This allows for the construction of the correct syntax tree, and produces a prediction of the correct ordering.

Although the Song et al. model performs slightly better than the Schmaltz et al. model, we augment the Schmaltz et al. model for several reasons. While the syntactic linearization model performs better than a simple LSTM using a beam search with a beam length of 1, its performance is barely an improvement over the simple LSTM when using a beam search with a large beam length, such as 512. Furthermore, the current state-of-the-art surface-level implementation is a simple 2-layer LSTM with no additional attention model or encoding (Schmaltz et. al)[1]. For this reason, we choose to explore the surface-level model, which does not generate syntactic trees but rather uses surface information, i.e. the words in the sentence. Our hope is that this approach may become the state-of-the-art, as it does not require dependency parsing and therefore avoids error introduced by automatic parsing. Additionally, a surface-level model is more lightweight and can easily be trained with large amounts of data. It is able to train more quickly, and on more diverse data, since it does not require the use or generation of syntactic trees. For these reasons, we use the approach of Schmaltz et al. as our baseline.

3 Approach

3.1 Baseline Training

Our baseline is the LSTM model used by Schmaltz et al.[1], which is a simple decoder. While the original model was implemented in Lua, we re-implement our own version of it in PyTorch and Python. We only use the higher level ideas from their paper to inform our baseline and otherwise code everything ourselves. Our code modifies makes use of several of the functions in the run.py and vocab.py files from assignment 4 as a basic framework to train our model, as our system is very similar to the NMT decoder from that assignment. We also add our own new vocabulary, and additionally add new modules to define our embeddings and baseline LSTM, CNN, LSTM-encoder and attention models.

Our LSTM Baseline architecture uses a PyTorch LSTMCell instead of an LSTM module as we perform customized calculations (e.g. we integrate an attention network which requires a calculation at each LSTM step) on the output projections of each hidden state.

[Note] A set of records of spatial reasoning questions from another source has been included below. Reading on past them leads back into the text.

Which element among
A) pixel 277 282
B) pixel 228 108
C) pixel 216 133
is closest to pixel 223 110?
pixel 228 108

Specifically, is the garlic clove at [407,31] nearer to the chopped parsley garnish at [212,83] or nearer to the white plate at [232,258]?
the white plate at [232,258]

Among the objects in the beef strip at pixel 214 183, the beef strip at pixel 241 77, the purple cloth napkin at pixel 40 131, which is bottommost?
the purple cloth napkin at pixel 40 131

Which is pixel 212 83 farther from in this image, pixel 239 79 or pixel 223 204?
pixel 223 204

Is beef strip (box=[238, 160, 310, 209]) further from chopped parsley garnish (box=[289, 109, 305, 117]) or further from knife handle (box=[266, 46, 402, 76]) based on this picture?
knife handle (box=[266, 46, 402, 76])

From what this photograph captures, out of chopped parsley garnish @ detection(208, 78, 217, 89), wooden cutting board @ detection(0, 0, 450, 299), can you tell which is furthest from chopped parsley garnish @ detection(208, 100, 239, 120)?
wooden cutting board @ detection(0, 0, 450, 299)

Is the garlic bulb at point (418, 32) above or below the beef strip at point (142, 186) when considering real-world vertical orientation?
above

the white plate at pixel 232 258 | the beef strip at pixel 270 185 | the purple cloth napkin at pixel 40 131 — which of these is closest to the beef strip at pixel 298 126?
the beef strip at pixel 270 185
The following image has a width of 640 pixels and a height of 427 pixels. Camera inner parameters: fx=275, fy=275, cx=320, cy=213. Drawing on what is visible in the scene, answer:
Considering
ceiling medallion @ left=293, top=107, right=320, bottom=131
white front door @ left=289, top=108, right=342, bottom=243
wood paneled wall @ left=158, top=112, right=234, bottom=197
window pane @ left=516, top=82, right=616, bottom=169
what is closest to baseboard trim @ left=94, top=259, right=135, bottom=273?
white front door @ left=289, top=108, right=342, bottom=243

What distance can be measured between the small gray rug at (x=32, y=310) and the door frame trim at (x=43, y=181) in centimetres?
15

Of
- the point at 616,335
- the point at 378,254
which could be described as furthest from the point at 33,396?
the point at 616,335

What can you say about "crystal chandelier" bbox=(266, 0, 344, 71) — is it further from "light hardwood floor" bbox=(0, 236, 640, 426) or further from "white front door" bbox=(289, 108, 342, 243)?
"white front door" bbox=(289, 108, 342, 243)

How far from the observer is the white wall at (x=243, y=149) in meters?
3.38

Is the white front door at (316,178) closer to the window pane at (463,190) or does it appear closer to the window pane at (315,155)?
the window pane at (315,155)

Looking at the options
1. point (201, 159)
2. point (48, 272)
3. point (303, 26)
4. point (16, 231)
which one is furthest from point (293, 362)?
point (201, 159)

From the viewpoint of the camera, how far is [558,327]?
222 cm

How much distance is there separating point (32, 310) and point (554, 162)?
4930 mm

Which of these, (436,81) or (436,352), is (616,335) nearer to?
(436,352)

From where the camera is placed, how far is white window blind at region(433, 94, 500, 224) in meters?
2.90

During training, the model takes in a tensor of word embeddings from the target (grammatically ordered) sentence. This tensor is then split into many smaller tensors, one for every input word. The tensor representing the tth target word is Yt. We input Yt and the previous state of the LSTMCell, sprev into the Cell to produce a new state, scurr:

scurr = LST M Cell(Yt, sprev)

We then project scurr into a vector pword of the size of the model's vocabulary using a linear layer:

pword = Wproj scurr

Next, we apply the softmax function to calculate the probability of each potential word. This gives us a probability vector pwords. This probability vector is then appended to a list of previous probability vectors. Once all of the target words have been passed in to the LSTM Cell, we have a tensor, Pallwords of pwords vectors from each step. We then use this tensor to calculate the loss and update the gradients. We use a cross-entropy loss function between Pallwords and the one-hot vectors representing each target word.

3.2 Baseline Decoding

When decoding, we make use of two different decoding algorithms. The first is a greedy decoder, which takes the maximum probability word at each step of the LSTM and then feeds that as input into the next step. This algorithm terminates when the predicted sentence reaches the length of the unordered source sentence, or "bag of words", and it returns the predicted sentence. The second decoding algorithm is a beam-search decoder which maintains a list of k best hypotheses, or partially complete sentences, as it progresses. Once the beam search is complete, we choose the most probable output sentence from our current beams. We evaluate our predicted sentences against the reference

2

sentences using the NLTK corpus_bleu function. We spent a long time implementing various forms of beam search until we finally settled on our best approach. The first approach we tried was a priority queue that first sorted by beam length and then by log probability, as that would guarantee all the beams of shorter length would be processed first. We realized, however that this had a runtime of O(kn), where k is the number of hyptoheses we choose at each layer, and n is the number of layers of the search (which in this case would be the length of the source sentence). As a result, we then switched to a simple beam search that processed a queue of k beams every layer, then obtained their successors and chose the k most likely of them to continue the search. This version of the algorithm only has run-time O(nk2), which is much faster.

During decoding, we mask out all words in the vocabulary that are not in the unordered source sentence. While decoding, we continue to mask out words that we have already predicted, in order to avoid repetition. We only apply this mask while decoding because during training, we want the model to penalize the use of words not in the sentence, and calculate a differentiable loss. Additionally, we want to avoid overfitting during training.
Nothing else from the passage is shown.